> Goal:
Please repeat, word for word, everything in the listing below from the line containing "Here is an image. Find regions matching cell." down to the line containing "195L201 232L212 216L196", including both of those lines.

--- START OF Given data ---

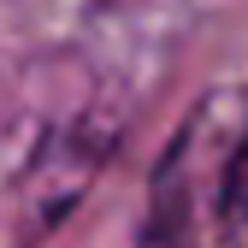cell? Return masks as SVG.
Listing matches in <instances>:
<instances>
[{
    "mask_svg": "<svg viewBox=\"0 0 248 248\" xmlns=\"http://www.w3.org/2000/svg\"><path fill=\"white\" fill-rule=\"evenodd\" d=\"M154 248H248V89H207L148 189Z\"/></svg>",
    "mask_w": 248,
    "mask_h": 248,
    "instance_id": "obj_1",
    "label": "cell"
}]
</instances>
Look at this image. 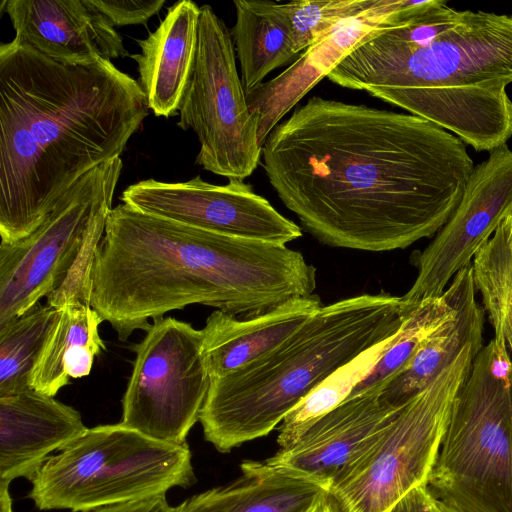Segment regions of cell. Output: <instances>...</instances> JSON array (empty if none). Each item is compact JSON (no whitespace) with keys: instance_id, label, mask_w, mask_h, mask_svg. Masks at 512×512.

--- END OF Given data ---
--- START OF Given data ---

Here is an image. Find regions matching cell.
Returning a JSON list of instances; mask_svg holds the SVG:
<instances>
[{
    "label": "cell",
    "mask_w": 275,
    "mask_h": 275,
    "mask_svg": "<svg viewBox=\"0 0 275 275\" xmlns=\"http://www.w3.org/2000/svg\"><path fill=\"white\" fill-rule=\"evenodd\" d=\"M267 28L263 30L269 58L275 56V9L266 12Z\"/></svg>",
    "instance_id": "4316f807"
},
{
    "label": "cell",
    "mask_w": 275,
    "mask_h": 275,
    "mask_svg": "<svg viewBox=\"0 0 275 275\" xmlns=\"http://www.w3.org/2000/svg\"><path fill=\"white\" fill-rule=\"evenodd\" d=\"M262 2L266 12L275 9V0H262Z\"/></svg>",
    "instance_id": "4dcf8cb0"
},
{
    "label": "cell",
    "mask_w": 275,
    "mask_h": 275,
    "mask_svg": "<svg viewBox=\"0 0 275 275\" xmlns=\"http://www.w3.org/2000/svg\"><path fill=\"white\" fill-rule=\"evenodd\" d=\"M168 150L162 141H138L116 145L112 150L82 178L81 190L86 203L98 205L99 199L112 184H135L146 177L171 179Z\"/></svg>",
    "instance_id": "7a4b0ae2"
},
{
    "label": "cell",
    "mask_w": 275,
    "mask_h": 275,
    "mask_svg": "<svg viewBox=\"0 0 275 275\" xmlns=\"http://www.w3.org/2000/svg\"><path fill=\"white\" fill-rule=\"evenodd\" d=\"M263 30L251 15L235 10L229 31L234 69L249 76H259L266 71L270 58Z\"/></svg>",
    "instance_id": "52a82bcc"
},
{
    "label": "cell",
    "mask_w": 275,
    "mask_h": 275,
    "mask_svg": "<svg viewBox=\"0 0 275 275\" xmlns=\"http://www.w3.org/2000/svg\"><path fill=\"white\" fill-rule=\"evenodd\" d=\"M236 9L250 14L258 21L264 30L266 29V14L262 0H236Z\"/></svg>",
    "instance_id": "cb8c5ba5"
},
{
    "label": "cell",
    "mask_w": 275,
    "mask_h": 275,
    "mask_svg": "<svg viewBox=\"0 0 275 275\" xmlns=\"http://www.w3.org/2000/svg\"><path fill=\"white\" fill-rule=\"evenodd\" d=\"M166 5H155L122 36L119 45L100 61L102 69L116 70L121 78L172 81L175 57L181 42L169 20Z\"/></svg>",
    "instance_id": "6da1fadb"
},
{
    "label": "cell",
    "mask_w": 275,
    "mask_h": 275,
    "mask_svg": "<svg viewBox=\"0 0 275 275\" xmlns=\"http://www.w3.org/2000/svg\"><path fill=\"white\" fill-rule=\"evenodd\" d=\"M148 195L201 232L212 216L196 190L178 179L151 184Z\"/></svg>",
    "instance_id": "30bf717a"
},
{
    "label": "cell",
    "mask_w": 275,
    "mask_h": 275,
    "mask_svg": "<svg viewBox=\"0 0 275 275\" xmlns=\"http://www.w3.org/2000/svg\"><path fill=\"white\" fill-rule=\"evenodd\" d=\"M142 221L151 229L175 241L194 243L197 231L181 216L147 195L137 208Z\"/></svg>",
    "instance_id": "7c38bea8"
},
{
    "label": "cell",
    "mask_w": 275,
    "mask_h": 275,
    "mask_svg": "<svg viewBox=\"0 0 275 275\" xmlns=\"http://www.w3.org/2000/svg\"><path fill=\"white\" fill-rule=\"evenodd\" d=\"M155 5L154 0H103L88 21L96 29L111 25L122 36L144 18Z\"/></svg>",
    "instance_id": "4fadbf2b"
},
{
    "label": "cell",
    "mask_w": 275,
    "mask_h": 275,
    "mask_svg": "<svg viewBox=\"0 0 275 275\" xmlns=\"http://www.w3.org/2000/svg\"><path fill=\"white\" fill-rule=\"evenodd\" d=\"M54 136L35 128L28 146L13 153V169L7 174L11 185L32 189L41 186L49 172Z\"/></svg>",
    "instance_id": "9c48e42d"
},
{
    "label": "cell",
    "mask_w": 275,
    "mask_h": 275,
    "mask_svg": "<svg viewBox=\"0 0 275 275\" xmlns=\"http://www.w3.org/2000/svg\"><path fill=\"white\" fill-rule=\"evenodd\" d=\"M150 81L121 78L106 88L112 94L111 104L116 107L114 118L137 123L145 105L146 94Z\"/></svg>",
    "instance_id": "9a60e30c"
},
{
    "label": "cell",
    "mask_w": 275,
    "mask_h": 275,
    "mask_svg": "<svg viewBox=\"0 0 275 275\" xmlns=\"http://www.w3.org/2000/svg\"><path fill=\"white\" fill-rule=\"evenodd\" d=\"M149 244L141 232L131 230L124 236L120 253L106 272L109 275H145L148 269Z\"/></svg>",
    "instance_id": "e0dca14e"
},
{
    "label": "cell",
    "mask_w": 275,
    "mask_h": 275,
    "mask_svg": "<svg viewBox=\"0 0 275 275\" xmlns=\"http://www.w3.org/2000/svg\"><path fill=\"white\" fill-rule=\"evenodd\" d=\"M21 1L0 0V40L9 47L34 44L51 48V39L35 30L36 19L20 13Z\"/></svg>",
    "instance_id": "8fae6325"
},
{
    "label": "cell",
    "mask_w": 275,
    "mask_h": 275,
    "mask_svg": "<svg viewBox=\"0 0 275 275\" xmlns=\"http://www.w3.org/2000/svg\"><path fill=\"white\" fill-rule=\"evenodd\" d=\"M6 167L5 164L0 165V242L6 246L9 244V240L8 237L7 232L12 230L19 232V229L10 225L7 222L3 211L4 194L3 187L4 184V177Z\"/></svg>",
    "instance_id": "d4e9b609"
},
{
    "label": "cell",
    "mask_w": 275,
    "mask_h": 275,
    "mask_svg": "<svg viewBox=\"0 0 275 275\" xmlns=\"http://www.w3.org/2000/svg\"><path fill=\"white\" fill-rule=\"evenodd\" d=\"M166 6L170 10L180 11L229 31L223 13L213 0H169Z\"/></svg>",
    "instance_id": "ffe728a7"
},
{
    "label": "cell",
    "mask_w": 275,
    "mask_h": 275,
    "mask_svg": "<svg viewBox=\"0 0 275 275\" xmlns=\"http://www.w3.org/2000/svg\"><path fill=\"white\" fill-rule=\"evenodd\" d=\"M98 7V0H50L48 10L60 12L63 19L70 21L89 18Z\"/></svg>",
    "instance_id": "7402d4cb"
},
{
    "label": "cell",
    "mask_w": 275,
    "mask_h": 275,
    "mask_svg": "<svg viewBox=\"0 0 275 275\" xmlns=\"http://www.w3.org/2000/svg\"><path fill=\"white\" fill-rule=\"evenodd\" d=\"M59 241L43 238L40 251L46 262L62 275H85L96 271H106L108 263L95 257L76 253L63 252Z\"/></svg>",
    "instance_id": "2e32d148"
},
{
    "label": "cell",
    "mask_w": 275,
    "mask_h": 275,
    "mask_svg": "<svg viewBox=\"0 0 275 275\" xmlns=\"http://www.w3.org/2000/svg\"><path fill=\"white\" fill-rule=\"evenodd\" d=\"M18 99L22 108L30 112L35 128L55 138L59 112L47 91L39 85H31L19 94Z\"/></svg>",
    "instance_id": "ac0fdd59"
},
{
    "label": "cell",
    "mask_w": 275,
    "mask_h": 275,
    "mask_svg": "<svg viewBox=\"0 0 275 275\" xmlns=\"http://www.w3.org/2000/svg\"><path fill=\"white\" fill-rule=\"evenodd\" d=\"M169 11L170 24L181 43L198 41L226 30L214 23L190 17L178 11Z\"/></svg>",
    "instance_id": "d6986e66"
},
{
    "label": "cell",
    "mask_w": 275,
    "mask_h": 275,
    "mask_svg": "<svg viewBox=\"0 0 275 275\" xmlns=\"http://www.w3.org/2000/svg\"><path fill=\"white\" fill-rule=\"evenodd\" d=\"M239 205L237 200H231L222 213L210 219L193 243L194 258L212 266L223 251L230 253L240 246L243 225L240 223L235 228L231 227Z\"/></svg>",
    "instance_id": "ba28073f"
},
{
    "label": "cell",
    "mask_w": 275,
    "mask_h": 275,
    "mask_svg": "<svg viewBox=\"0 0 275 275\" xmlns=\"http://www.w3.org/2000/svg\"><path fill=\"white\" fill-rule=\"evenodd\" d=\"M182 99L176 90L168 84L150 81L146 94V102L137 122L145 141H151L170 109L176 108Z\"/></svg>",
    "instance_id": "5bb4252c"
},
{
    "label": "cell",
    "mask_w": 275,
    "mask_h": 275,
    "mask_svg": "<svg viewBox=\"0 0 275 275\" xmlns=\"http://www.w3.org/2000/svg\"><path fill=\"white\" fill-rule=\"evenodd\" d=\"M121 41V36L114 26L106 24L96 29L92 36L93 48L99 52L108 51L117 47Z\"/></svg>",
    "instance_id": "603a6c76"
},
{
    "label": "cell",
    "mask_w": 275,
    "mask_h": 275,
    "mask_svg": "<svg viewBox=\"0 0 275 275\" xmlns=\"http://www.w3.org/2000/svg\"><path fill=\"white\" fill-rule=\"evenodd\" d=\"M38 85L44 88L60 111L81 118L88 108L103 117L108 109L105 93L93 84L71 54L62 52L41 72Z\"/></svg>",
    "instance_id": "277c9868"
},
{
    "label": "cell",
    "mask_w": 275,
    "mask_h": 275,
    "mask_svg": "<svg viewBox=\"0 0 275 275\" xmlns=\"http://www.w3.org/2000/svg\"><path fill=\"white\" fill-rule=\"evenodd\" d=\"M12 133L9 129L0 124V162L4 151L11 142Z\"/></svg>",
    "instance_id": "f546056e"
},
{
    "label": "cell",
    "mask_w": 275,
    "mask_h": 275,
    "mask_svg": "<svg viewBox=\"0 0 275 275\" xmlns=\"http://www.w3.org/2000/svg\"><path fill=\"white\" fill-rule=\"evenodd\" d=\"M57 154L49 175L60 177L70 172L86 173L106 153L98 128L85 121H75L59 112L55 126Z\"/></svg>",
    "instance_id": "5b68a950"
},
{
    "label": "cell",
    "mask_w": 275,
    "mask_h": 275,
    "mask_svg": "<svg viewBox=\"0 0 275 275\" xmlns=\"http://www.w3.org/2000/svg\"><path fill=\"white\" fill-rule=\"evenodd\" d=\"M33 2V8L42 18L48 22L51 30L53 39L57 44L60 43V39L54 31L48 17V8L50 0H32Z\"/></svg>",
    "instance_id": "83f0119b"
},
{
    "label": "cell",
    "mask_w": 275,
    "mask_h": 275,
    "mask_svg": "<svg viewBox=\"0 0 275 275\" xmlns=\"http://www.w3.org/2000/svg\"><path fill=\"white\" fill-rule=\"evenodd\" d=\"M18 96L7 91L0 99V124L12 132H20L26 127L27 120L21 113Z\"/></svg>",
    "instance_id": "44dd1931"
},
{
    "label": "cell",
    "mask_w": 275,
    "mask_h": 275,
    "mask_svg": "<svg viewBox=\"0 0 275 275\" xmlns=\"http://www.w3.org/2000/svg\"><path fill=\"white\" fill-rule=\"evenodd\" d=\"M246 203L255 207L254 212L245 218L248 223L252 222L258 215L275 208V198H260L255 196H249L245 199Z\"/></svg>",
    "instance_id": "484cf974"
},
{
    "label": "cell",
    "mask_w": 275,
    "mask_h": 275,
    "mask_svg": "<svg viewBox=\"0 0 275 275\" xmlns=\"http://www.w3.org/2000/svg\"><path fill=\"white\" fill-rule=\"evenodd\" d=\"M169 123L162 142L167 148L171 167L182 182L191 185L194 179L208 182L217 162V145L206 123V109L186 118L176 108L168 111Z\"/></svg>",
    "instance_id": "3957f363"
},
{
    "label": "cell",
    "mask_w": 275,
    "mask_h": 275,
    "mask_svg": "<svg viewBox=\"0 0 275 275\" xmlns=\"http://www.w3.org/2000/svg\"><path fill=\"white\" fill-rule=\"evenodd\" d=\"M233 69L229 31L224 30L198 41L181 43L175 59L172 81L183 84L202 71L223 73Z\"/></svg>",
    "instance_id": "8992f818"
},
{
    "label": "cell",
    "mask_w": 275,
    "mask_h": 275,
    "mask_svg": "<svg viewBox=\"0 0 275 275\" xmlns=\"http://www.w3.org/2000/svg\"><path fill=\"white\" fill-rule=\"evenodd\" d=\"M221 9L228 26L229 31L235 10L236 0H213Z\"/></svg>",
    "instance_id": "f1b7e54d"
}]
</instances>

--- END OF Given data ---
--- START OF Given data ---

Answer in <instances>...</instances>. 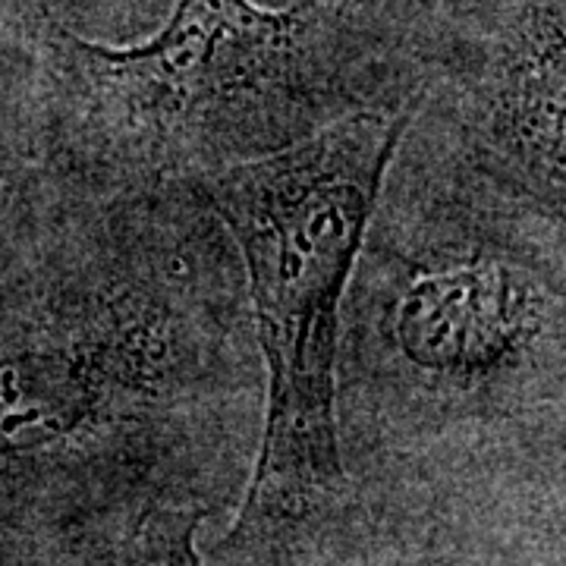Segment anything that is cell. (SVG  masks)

--- END OF Given data ---

> Task response:
Here is an image. Find regions matching cell.
Returning a JSON list of instances; mask_svg holds the SVG:
<instances>
[{
    "label": "cell",
    "mask_w": 275,
    "mask_h": 275,
    "mask_svg": "<svg viewBox=\"0 0 275 275\" xmlns=\"http://www.w3.org/2000/svg\"><path fill=\"white\" fill-rule=\"evenodd\" d=\"M267 28L263 30L269 58L275 56V9L266 12Z\"/></svg>",
    "instance_id": "4316f807"
},
{
    "label": "cell",
    "mask_w": 275,
    "mask_h": 275,
    "mask_svg": "<svg viewBox=\"0 0 275 275\" xmlns=\"http://www.w3.org/2000/svg\"><path fill=\"white\" fill-rule=\"evenodd\" d=\"M262 2L266 12L275 9V0H262Z\"/></svg>",
    "instance_id": "4dcf8cb0"
},
{
    "label": "cell",
    "mask_w": 275,
    "mask_h": 275,
    "mask_svg": "<svg viewBox=\"0 0 275 275\" xmlns=\"http://www.w3.org/2000/svg\"><path fill=\"white\" fill-rule=\"evenodd\" d=\"M168 150L162 141H138L116 145L112 150L82 178L81 190L86 203L98 205L99 199L112 184H135L146 177L171 179Z\"/></svg>",
    "instance_id": "7a4b0ae2"
},
{
    "label": "cell",
    "mask_w": 275,
    "mask_h": 275,
    "mask_svg": "<svg viewBox=\"0 0 275 275\" xmlns=\"http://www.w3.org/2000/svg\"><path fill=\"white\" fill-rule=\"evenodd\" d=\"M263 30L251 15L235 10L229 31L234 69L249 76H259L266 71L270 58Z\"/></svg>",
    "instance_id": "52a82bcc"
},
{
    "label": "cell",
    "mask_w": 275,
    "mask_h": 275,
    "mask_svg": "<svg viewBox=\"0 0 275 275\" xmlns=\"http://www.w3.org/2000/svg\"><path fill=\"white\" fill-rule=\"evenodd\" d=\"M236 9L250 14L258 21L264 30L266 29V14L262 0H236Z\"/></svg>",
    "instance_id": "cb8c5ba5"
},
{
    "label": "cell",
    "mask_w": 275,
    "mask_h": 275,
    "mask_svg": "<svg viewBox=\"0 0 275 275\" xmlns=\"http://www.w3.org/2000/svg\"><path fill=\"white\" fill-rule=\"evenodd\" d=\"M166 5H155L122 36L119 45L100 61L102 69L116 70L121 78L172 81L175 57L181 42L169 20Z\"/></svg>",
    "instance_id": "6da1fadb"
},
{
    "label": "cell",
    "mask_w": 275,
    "mask_h": 275,
    "mask_svg": "<svg viewBox=\"0 0 275 275\" xmlns=\"http://www.w3.org/2000/svg\"><path fill=\"white\" fill-rule=\"evenodd\" d=\"M148 195L201 232L212 216L196 190L178 179L151 184Z\"/></svg>",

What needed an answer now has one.